Tesla shares fell 3.2% in Thursday trading as investors grappled with a federal jury's finding that Elon Musk misled investors during his $44 billion acquisition of Twitter, creating potential liability of up to $2.6 billion that could force the chief executive to sell Tesla stock to cover damages.

The stock declined to $367.96, with volume surging to 77 million shares—well above the company's recent average—as the electric vehicle manufacturer's market valuation dropped by approximately $46 billion. The selloff accelerated throughout the session after a San Francisco jury delivered its verdict late Wednesday, marking the first time a jury has held Musk accountable for market-moving social media posts.

The case centered on two tweets Musk posted in May 2022 while pursuing his acquisition of Twitter, which he later renamed X. The most consequential post claimed the deal was "temporarily on hold" pending details on the prevalence of fake accounts on the platform. Twitter shares plunged nearly 10% following that statement, according to court documents reviewed by the Daily Journal.

Plaintiffs' attorneys estimate total damages could reach approximately $2.6 billion, with $2.1 billion allocated to investors who sold Twitter stock during the class period and an additional $500 million for option holders. The damages were calculated on a share-by-share basis depending on when investors sold their positions.

Mark C. Molumphy, a lead attorney for the plaintiffs, told the Daily Journal that the verdict represents "a significant victory for both Twitter investors and public markets," establishing that even powerful executives must adhere to securities laws when communicating publicly.

The legal overhang comes at a challenging time for Tesla, whose shares have already declined 26% this year. The company currently trades at $367.96, down from its 52-week high of $498.83, despite maintaining a market capitalization of $1.43 trillion. Analysts remain broadly bullish, with a consensus price target of $421.61 representing 14.5% upside from current levels, according to market data compiled March 20.

Investor concern centers on Musk's ability to fund the potential judgment without selling Tesla shares. The chief executive controls approximately 13% of Tesla's outstanding stock, a stake valued at roughly $185 billion at current prices.

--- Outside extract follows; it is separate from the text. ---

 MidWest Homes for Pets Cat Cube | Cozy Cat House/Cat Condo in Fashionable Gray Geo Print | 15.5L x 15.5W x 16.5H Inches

While the $2.6 billion potential liability represents a small fraction of his wealth, historical precedent shows Musk has previously sold Tesla shares to meet financial obligations, including a $20 million settlement with the Securities and Exchange Commission in 2018 over his "funding secured" tweets.

Musk's legal team at Quinn Emanuel Urquhart & Sullivan LLP signaled they will appeal the verdict, characterizing the decision as "a bump in the road" in a statement reported by CNBC. The attorneys noted that the jury rejected plaintiffs' claims that Musk's posts were part of a broader scheme to depress Twitter's stock price and cleared him of liability for one of three allegedly false statements.

The jury found no evidence that Musk intentionally manipulated Twitter's share price downward to renegotiate the acquisition at a lower price, narrowing the scope of liability compared to what plaintiffs had sought. However, the finding of securities fraud for misleading statements nonetheless carries significant financial and reputational consequences.

Analysts at Wedbush, led by Dan Ives, have previously noted that ongoing legal battles create "sustained overhang" for Tesla shares, even when the financial impact on Musk's personal wealth appears manageable. The Twitter verdict adds to existing legal pressures, including a Delaware court challenge to Musk's $56 billion compensation package that could ultimately reach the Supreme Court.

The verdict arrives as Tesla faces fundamental business challenges. Revenue declined 3.1% year-over-year in the most recent quarter, while earnings per share fell 60.6%. The company's price-to-earnings ratio of 358.77 remains elevated compared to traditional automakers, reflecting investor expectations for future growth despite current headwinds.

The appeal process could take 18 to 24 months to complete, according to legal experts, meaning the stock may face extended volatility as the case progresses. Until the appeal is resolved, Musk and his companies will operate under the uncertainty of a multi-billion dollar judgment hanging over the Tesla chief executive's personal finances.

For Tesla shareholders, the verdict underscores the concentration risk inherent in a company whose market value remains closely tied to the fortunes and decisions of a single executive. While the electric vehicle manufacturer has made strides in diversifying its leadership and operations, Thursday's selloff demonstrates that Musk's legal entanglements continue to move the stock.